Compulsive, gripping and full of heart, The Serpent’s Skin ushers in Erina Reddan as a brilliant new voice in Australian fiction."

Oh, oh, oh, the compulsive need to answer the biggest mystery of your life? Yes please!

Rhapsody by Mitchell James Kaplan
Published by: Gallery Books
Publication Date: March 2nd, 2021
Format: Hardcover, 352 Pages
To Buy

The official patter:
"One evening in 1924, Katharine “Kay” Swift - the restless but loyal society wife of wealthy banker James Warburg and a serious pianist who longs for recognition - attends a concert. The piece: Rhapsody in Blue. The composer: a brilliant, elusive young musical genius named George Gershwin.

Kay is transfixed, helpless to resist the magnetic pull of George’s talent, charm, and swagger. Their ten-year love affair, complicated by her conflicted loyalty to her husband and the twists and turns of her own musical career, ends only with George’s death from a brain tumor at the age of thirty-eight.

Set in Jazz Age New York City, this stunning work of fiction, for fans of The Paris Wife and Loving Frank, explores the timeless bond between two brilliant, strong-willed artists. George Gershwin left behind not just a body of work unmatched in popular musical history, but a woman who loved him with all her heart, knowing all the while that he belonged not to her, but to the world."
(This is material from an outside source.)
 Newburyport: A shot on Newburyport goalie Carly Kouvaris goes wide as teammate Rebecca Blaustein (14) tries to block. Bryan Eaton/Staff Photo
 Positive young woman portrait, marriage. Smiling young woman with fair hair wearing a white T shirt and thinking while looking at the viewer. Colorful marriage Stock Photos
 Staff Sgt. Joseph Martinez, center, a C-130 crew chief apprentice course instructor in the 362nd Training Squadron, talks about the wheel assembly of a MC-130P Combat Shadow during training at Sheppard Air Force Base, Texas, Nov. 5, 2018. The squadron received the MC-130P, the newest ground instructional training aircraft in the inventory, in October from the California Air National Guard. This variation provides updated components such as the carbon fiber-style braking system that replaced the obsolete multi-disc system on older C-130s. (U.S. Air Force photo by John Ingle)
I am ALL about Gershwin. So is the rest of my family in fact... 

Windhall by Ava Barry
Published by: Pegasus Crime,
Publication Date: March 2nd, 2021
Format: Hardcover, 368 Pages
To Buy

The official patter:
"A stunning literary thriller in which an investigative journalist in modern Los Angeles attempts to solve the Golden Age murder of a Hollywood starlet.
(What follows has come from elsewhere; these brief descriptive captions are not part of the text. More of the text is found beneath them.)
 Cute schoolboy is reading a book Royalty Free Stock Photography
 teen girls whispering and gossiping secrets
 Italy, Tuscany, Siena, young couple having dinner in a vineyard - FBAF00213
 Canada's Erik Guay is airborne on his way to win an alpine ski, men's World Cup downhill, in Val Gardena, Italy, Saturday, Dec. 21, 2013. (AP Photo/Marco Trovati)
1940s Hollywood was an era of decadence and director Theodore Langley was its king. Paired with Eleanor Hayes as his lead actress, Theo ruled the Golden Age of Hollywood. That ended when Eleanor’s mangled body was discovered in Theo’s rose garden and he was charged with her murder. The case was thrown out before it went to trial and Theo fled L.A., leaving his crawling estate, Windhall, to fall into ruin. He hasn’t been seen since.

Decades later, investigative journalist Max Hailey, raised by his gran on stories of old Hollywood, is sure that if he could meet Theo, he could prove once and for all that the famed director killed his leading lady. When a copycat murder takes place near Windhall, the long reclusive Theo returns to L.A., and it seems Hailey finally has his chance.

When Hailey gets his hands on Theo’s long-missing journals, he reads about Eleanor’s stalkers and her role in Theo’s final film, The Last Train to Avalon, a film so controversial it was never released to the public. In the months leading up to her death, something had left her so terrified she stopped coming to work. The more Hailey learns about Avalon, the more convinced he becomes that the film could tell him who killed Eleanor and why she had to die. But the implications of Avalon reach far beyond Eleanor’s murder, and Hailey must race to piece together the murders of the past and present before it’s too late."